Формально между этими двумя событиями никакой связи. На деле связь, как всегда, самая что ни на есть глубокая. В августе, когда украинские вооруженные силы, добровольческие батальоны и части Нацгвардии гнали террористов к восточной границе, приятель отправился в военкомат за повесткой. Через неделю, после медкомиссии, его призвали, через две недели он уже жалел о сделанном выборе, а через месяц у него началась депрессия, из которой он не может выйти до сих пор.

Понимаешь, говорит он, никто ничего не делает. Командир роты – лейтенант двадцати с небольшим лет от роду, которому все до одного места, и который уже научился делать отчеты и изображать вид бурной деятельности, когда приезжает проверка. Реально за два месяца пребывания в части мы считанные разы стреляли и практически ничему не учились. Слаженности ноль, понимания боевых задач ноль, навыков ноль – по всем пунктам сплошной ноль. И все со страшной силой бухают.

Я поинтересовался, а как с этим делом на передовой. Ну, смотря что иметь в виду под словом «передовая», ответил приятель. Если речь о том блок-посте, на котором я оттрубил сорок пять суток под Мариуполем, то, слава Богу, там не было обстрелов. Но если бы что-то такое прилетело, я не знаю, как себя повели бы мои, с позволения сказать, боевые товарищи. Я уж не говорю о боевом столкновении. Потому что систематически залитые мозги и полное отсутствие мотивации – вещь крайне опасная. А с мотивацией у них до ужаса плохо. Ведь военкомы элементарно выполняли план, загребая всех, кто попадется.

Разумеется, считать, что все части, находящиеся в зоне АТО, таковы, как описанная, нельзя. Многие героически сражаются и спасают страну. Но много и таких, кого оторвали от дома для ратного подвига, но так и не дали почувствовать, что в трудное для родины время каждый офицер становится боевым и чтит устав и присягу как самые святые для себя законы.

Я просто смотрю телевизор, читаю новости, говорит мой приятель, и вижу героев. А потом приезжаю в часть, и вижу бардак, безответственность и пофигизм, от которого скулы сводит. Хорошо, что на переднем крае у нас настоящие воины. Но почему буквально на десять-двадцать километров вглубь – и такой беспредел? Будь у нас полная слаженность, постоянная подготовка, ощущения были бы совершенно иными. А так я гляжу и не пойму, кто же мне спину прикроет, случись что. И если честно, желания идти в бой у меня давно нет. Хотя было в самом начале.

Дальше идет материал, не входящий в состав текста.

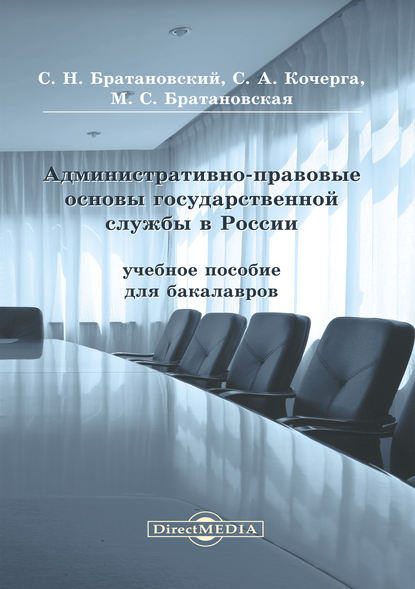 Скачать книгу Административно-правовые основы государственной службы в России
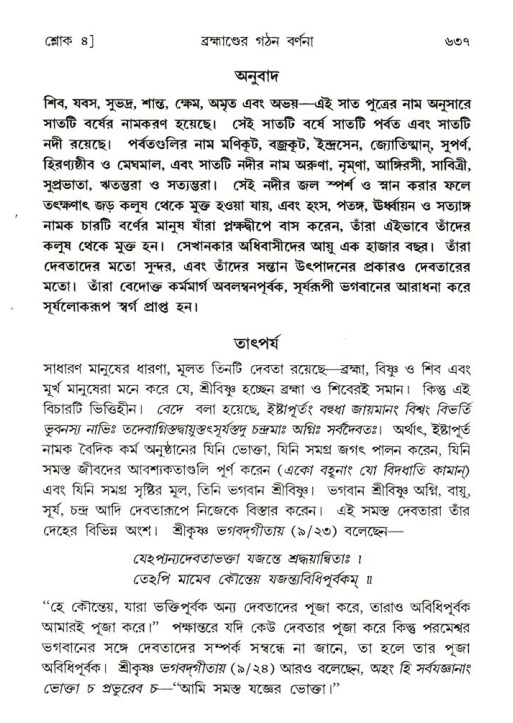 শ্রীমদ্ভাগবত, ৫ম স্কন্ধ-পৃষ্ঠা নং- ৬৩৭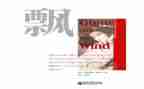 飘的读后感400字优质5篇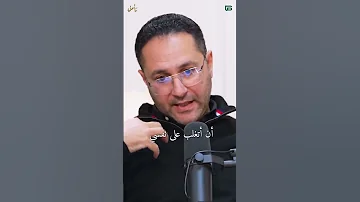 إحسان بنعلوش تحمل المسؤولية اكسبلور إحسان بنعلوش بودكاست المسؤولية تحمل المسؤولية Shorts 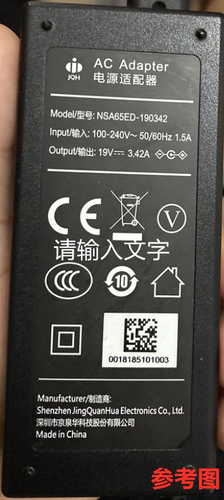 适用天猫魔屏投影仪机NSA65ED-190342电源适配器充电器19V金粤海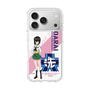 Slim Protection Case［ Girls und Panzer - Momo Kawashima ］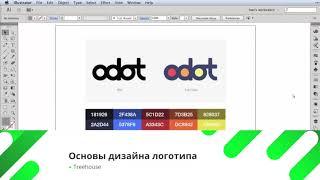 Как создать логотип - 10 урок [Выбор цвета для логотипа] Финал!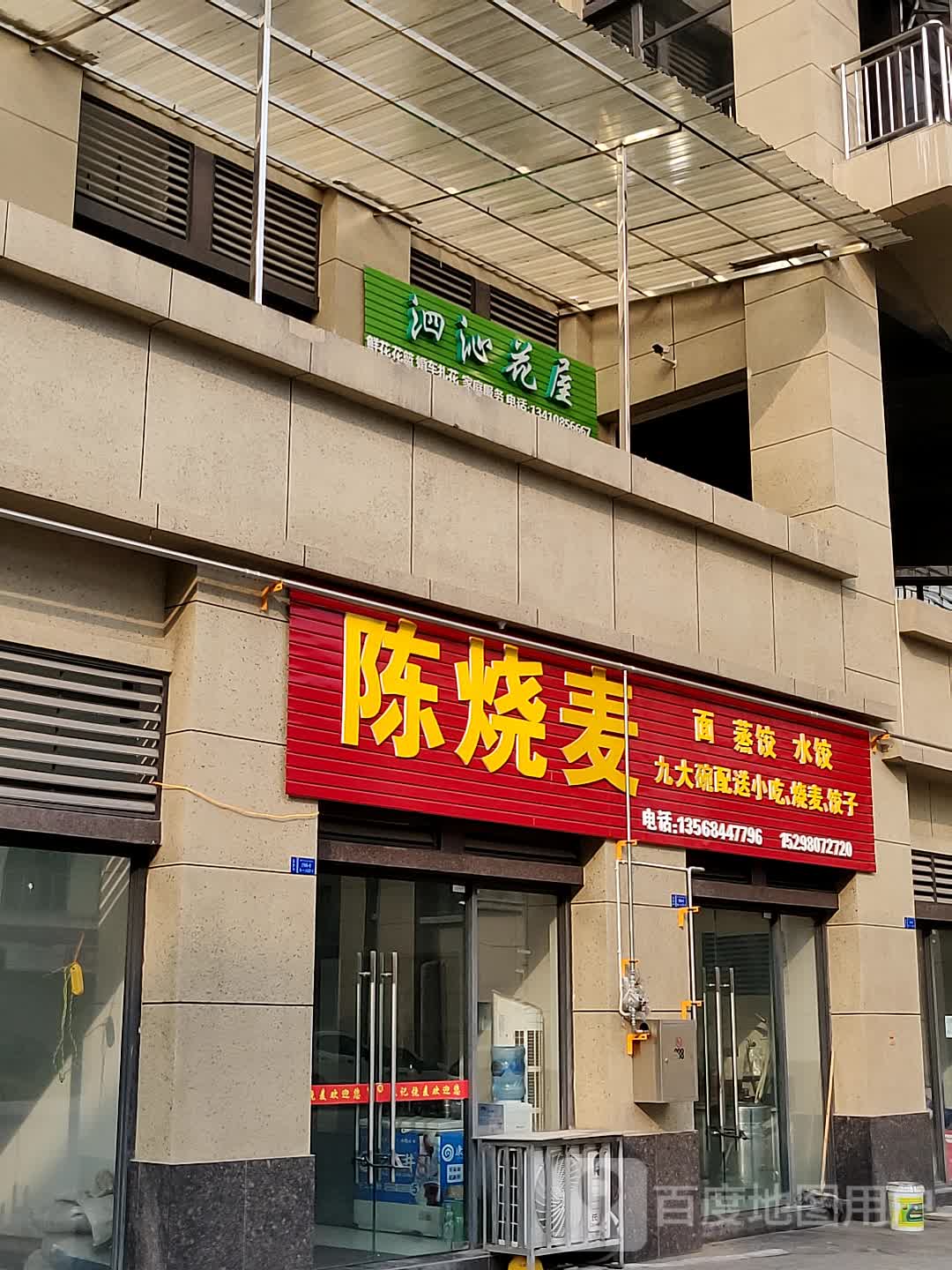 泗沁花屋
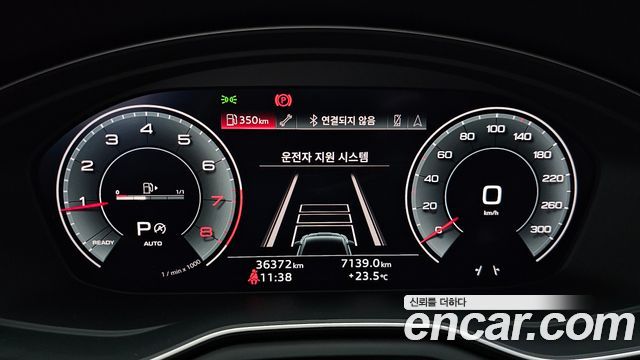 Audi A5 (F5) 40 TDI Quattro Premium Coupe 2020 — фото 8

Ответы на поставленные вопросы наверняка знает опытный нацгвардеец Степан Полторак, его подчиненный Манжура, начальник Генштаба Муженко, до сих пор не набравшийся мужества покаяться за Иловайскую трагедию, и много других старших и высших офицеров. Ответы знают бойцы Правого сектора, отказавшиеся перейти под руководство Министерства обороны. Ответы во многом получим и мы сами, когда мобилизационная кампания, стартовавшая сегодня, покажет себя во всей красе.

А еще эти ответы очень интересуют «товарищей», сидящих в Кремле.

И только история равнодушно взирает на застрявших в приазовской степи крепко поддавших нацгвардейцев и ничему не удивляется. Просто она видала и не такое.